Work required :: Rewrite the items from the line containing "[SDO/AIA 171, 131, 304" through the end of the items, replacing "catalogue" with "catalog" and leaving everything else unchanged. Omit the pictures from your answer.

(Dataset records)
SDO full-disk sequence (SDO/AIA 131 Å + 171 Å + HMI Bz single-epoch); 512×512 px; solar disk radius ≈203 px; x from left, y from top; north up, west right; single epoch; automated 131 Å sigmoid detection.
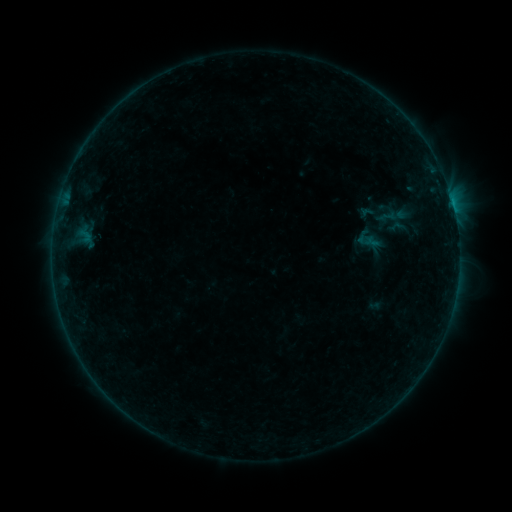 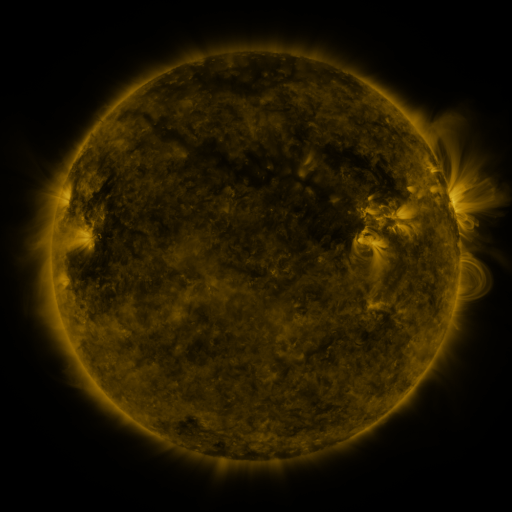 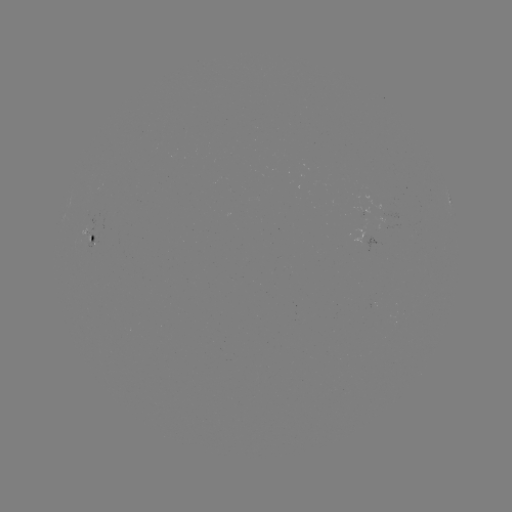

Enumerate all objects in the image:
sigmoid: [385, 219, 406, 235]
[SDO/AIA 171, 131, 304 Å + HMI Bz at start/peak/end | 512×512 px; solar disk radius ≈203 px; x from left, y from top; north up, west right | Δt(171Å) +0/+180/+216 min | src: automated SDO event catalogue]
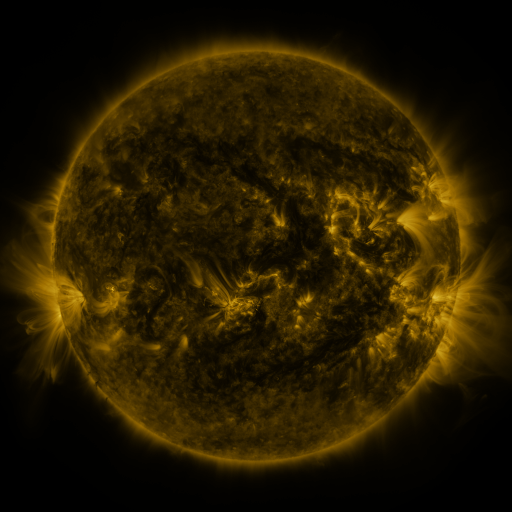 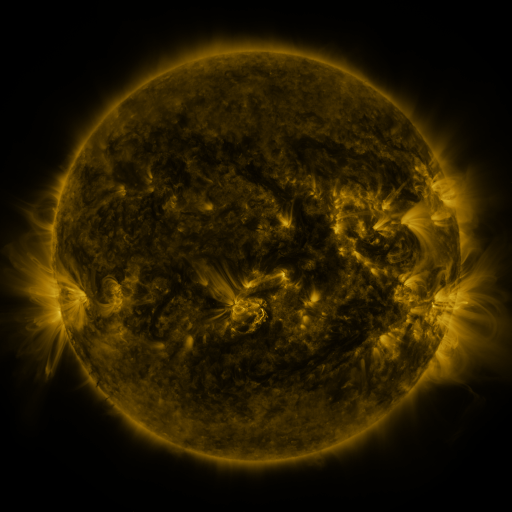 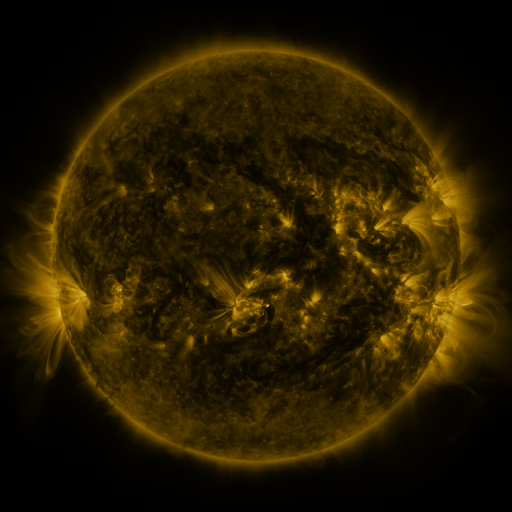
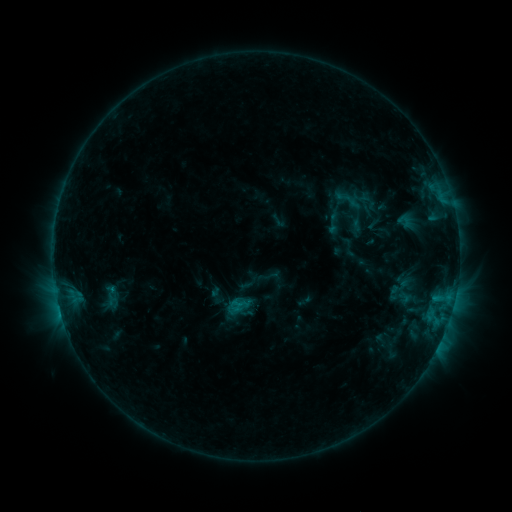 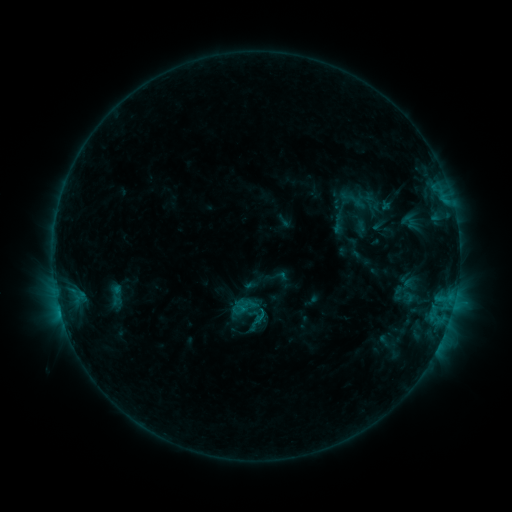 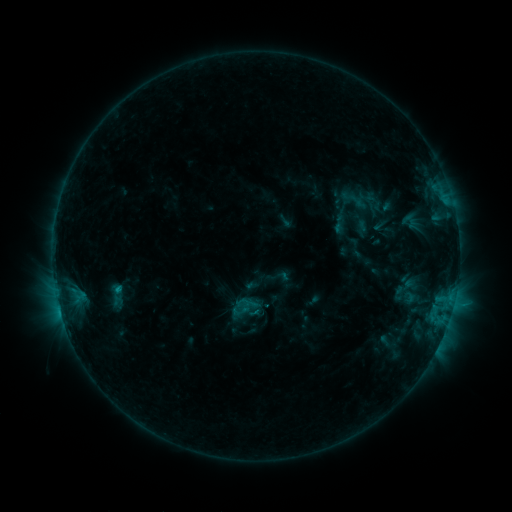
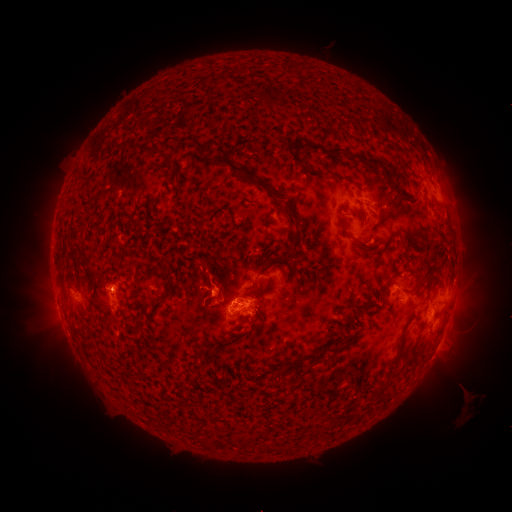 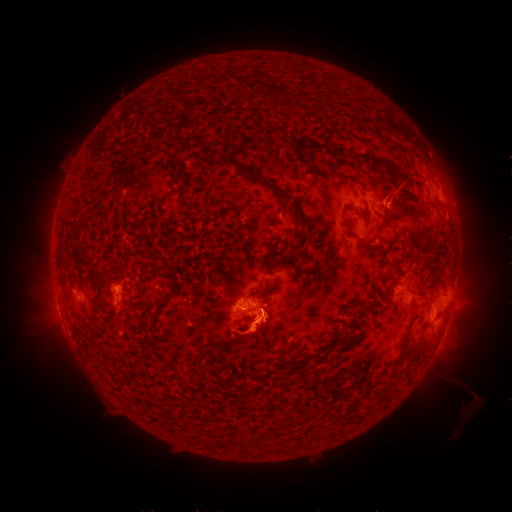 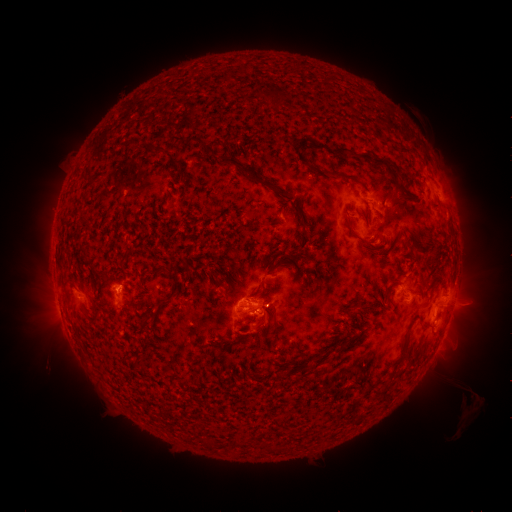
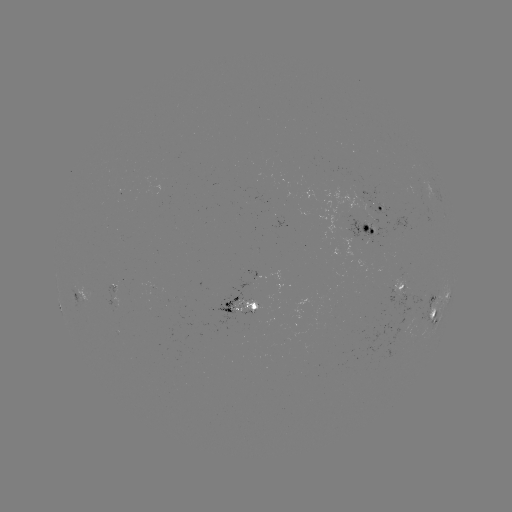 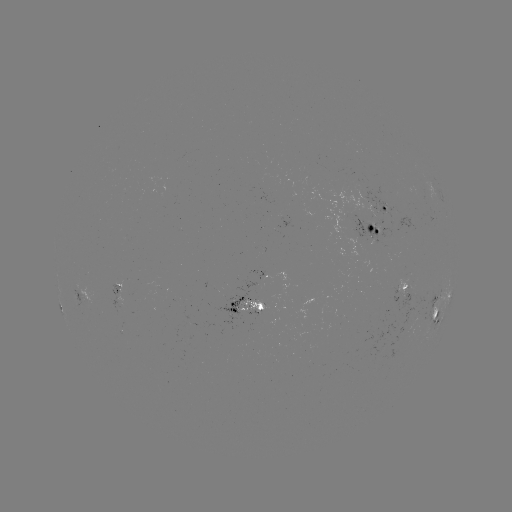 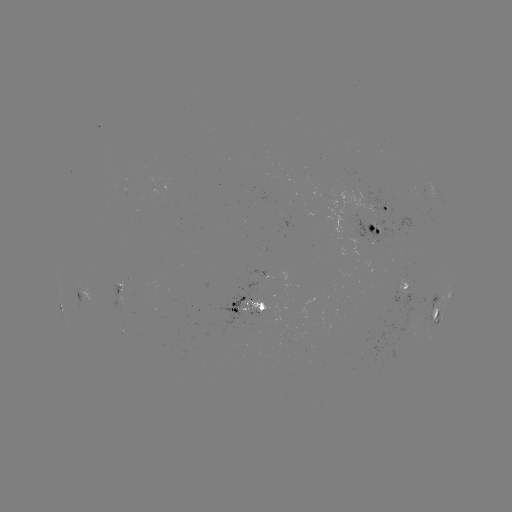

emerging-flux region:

Solved exercise ::
[SDO/AIA 171, 131, 304 Å + HMI Bz at start/peak/end | 512×512 px; solar disk radius ≈203 px; x from left, y from top; north up, west right | Δt(171Å) +0/+180/+216 min | src: automated SDO event catalog]

emerging-flux region:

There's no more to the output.